"Quite right. She was there. I was on my way to my room. If your house had electricity, Bobby, this incident would have been avoided. I saw something dark in the corridor."
"You may not know," Graham said, "that ever since we found Howells, one of us has tried, more or less, to keep the entrance of that room under observation."
"Yet you were all downstairs a little while ago," Paredes yawned. "It's too bad. I might have taken my turn then. At any rate, since I was excluded from your confidence, I overcame my natural fear, and, for Bobby's sake, slipped in, and, I am afraid, startled Miss Katherine."
"Yes," she said.
His explanation was reasonable. There was nothing more to be said, but Bobby's doubt of his friend, sown by Graham and stimulated by the incidents of the last hour, was materially strengthened. He felt a sharp fear of Paredes. Such reserve, such concealment of emotion, was scarcely human.
"If," Graham was saying, "you really want to help Bobby, there is something you can do. Will you come downstairs with me for a moment? I'd like to suggest one or two things before the police arrive."

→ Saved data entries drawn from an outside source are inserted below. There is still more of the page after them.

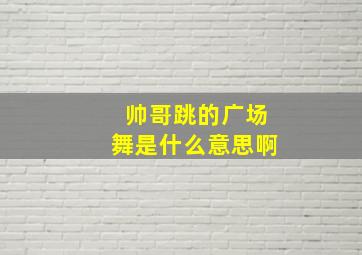 帅哥跳的广场舞是什么意思啊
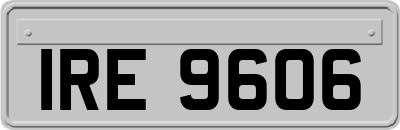 IRE 9606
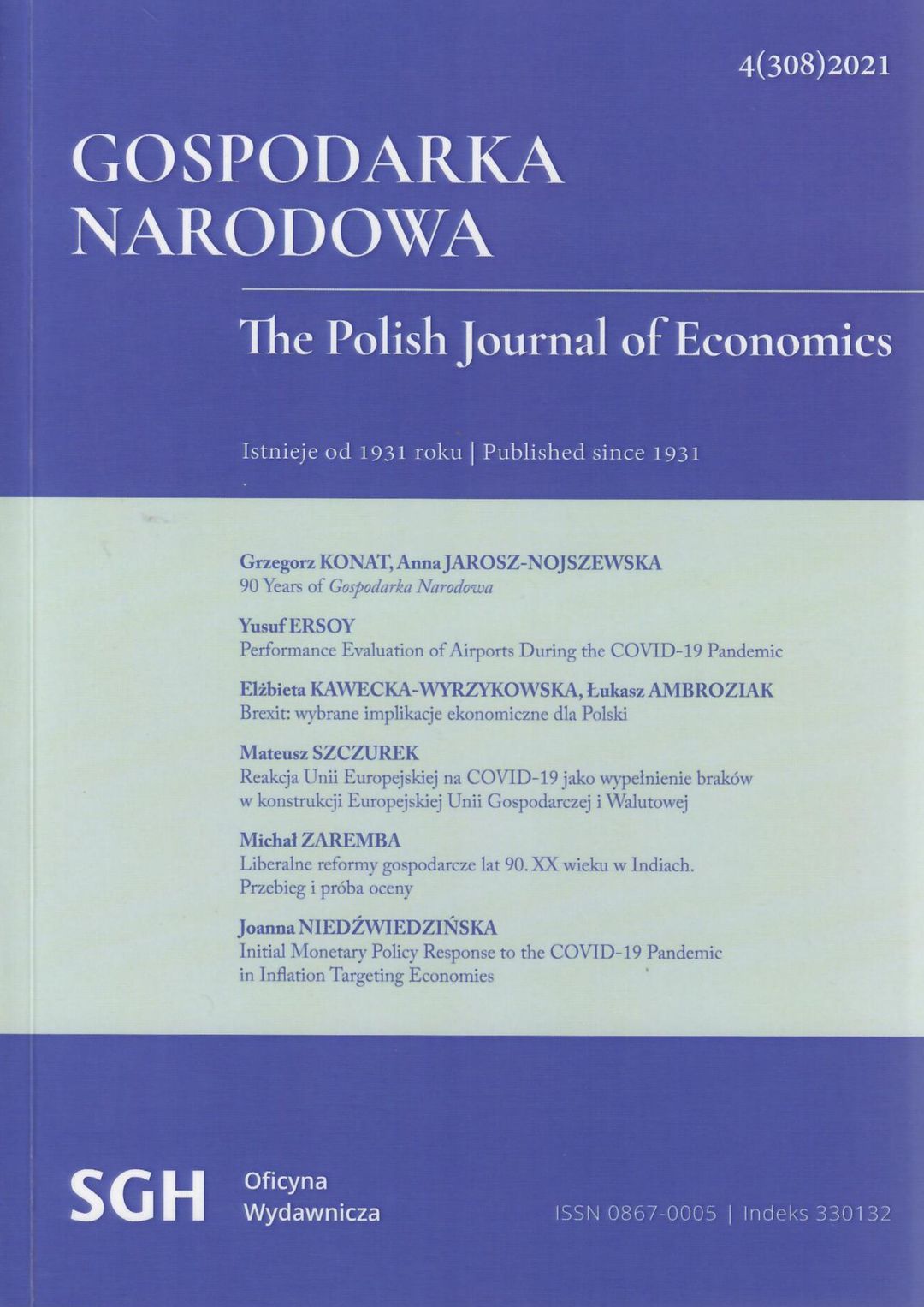 4(308)2021

GOSPODARKA
NARODOWA

The Polish Journal of Economics

Istnieje od 1931 roku | Published since 1931

Grzegorz KONAT, Anna JAROSZ-NOJSZEWSKA
90 Years of Gospodarka Narodowa

Yusuf ERSOY
Performance Evaluation of Airports During the COVID-19 Pandemic

Elżbieta KAWECKA-WYRZYKOWSKA, Łukasz AMBROZIAK
Brexit: wybrane implikacje ekonomiczne dla Polski

Mateusz SZCZUREK
Reakcja Unii Europejskiej na COVID-19 jako wypełnienie braków w konstrukcji Europejskiej Unii Gospodarczej i Walutowej

Michał ZAREMBA
Liberalne reformy gospodarcze lat 90. XX wieku w Indiach. Przebieg i próba oceny

Joanna NIEDŹWIEDZIŃSKA
Initial Monetary Policy Response to the COVID-19 Pandemic in Inflation Targeting Economies

SGH
Oficyna
Wydawnicza

ISSN 0867-0005 | Indeks 330132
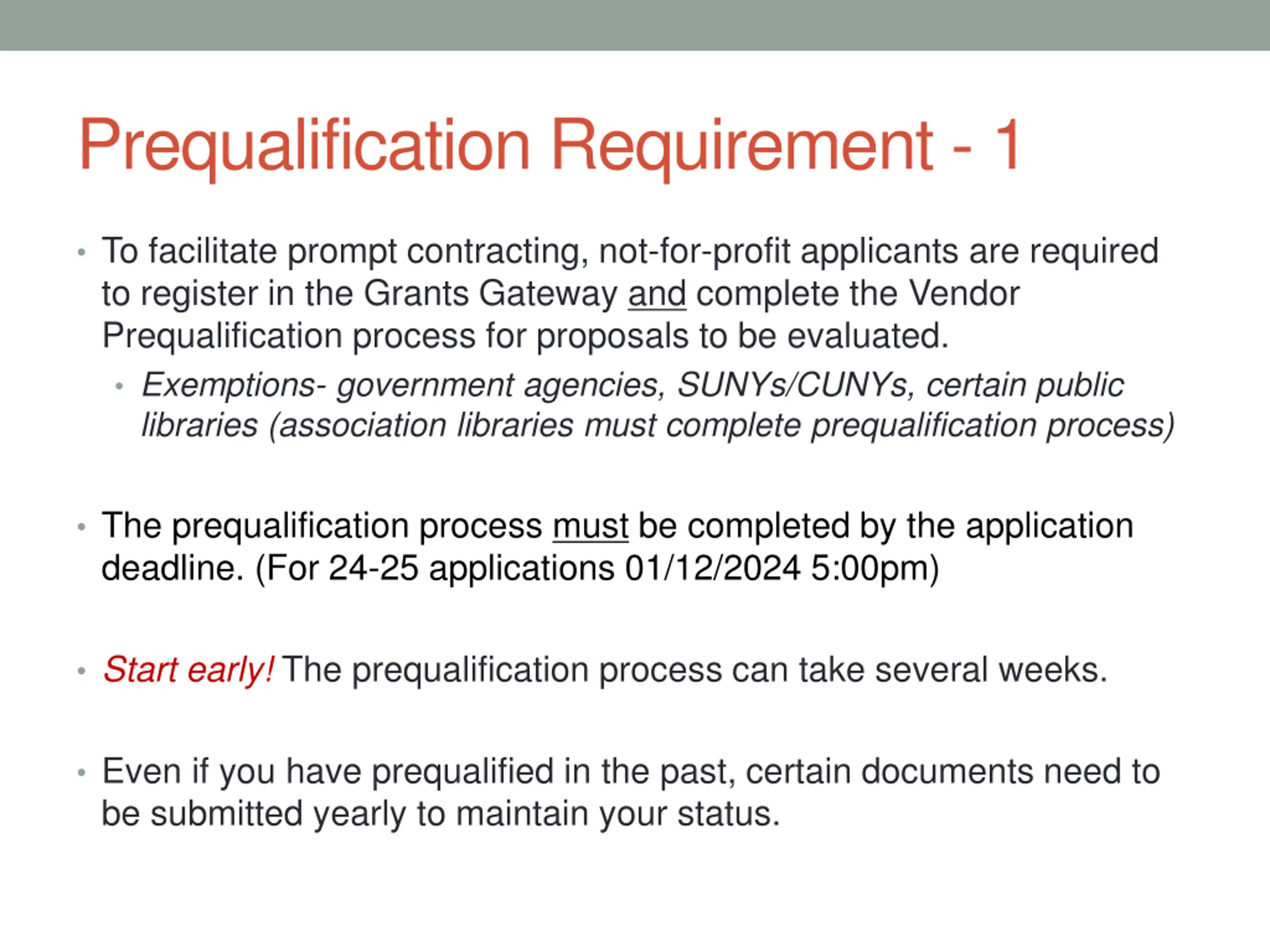 Prequalification Requirement - 1

• To facilitate prompt contracting, not-for-profit applicants are required to register in the Grants Gateway and complete the Vendor Prequalification process for proposals to be evaluated.
  • Exemptions- government agencies, SUNYs/CUNYs, certain public libraries (association libraries must complete prequalification process)

• The prequalification process must be completed by the application deadline. (For 24-25 applications 01/12/2024 5:00pm)

• Start early! The prequalification process can take several weeks.

• Even if you have prequalified in the past, certain documents need to be submitted yearly to maintain your status.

Without hesitation Paredes followed Graham down the stairs.
Katherine turned immediately to Bobby, her eyes eager, full of the tense determination that had dictated her plan in the library.
"Now, Bobby!" she whispered. "And there's no time to waste. They may be here any minute. I won't see you go, but I'll be back at once to guard you against Paredes if he slips up again."
She walked across the hall and disappeared in the newer corridor. Without witness he faced the old corridor, and with the attempt directly ahead his repugnance achieved a new power. The black entrance with its scarcely dared memories reminded him that what he was about to do was directed against more than human law, was an outrage against the dead man. He had to remind himself of the steely purpose with which Howells had marked him as the murderer; and the man's power persisted after death. In such a contest he was justified.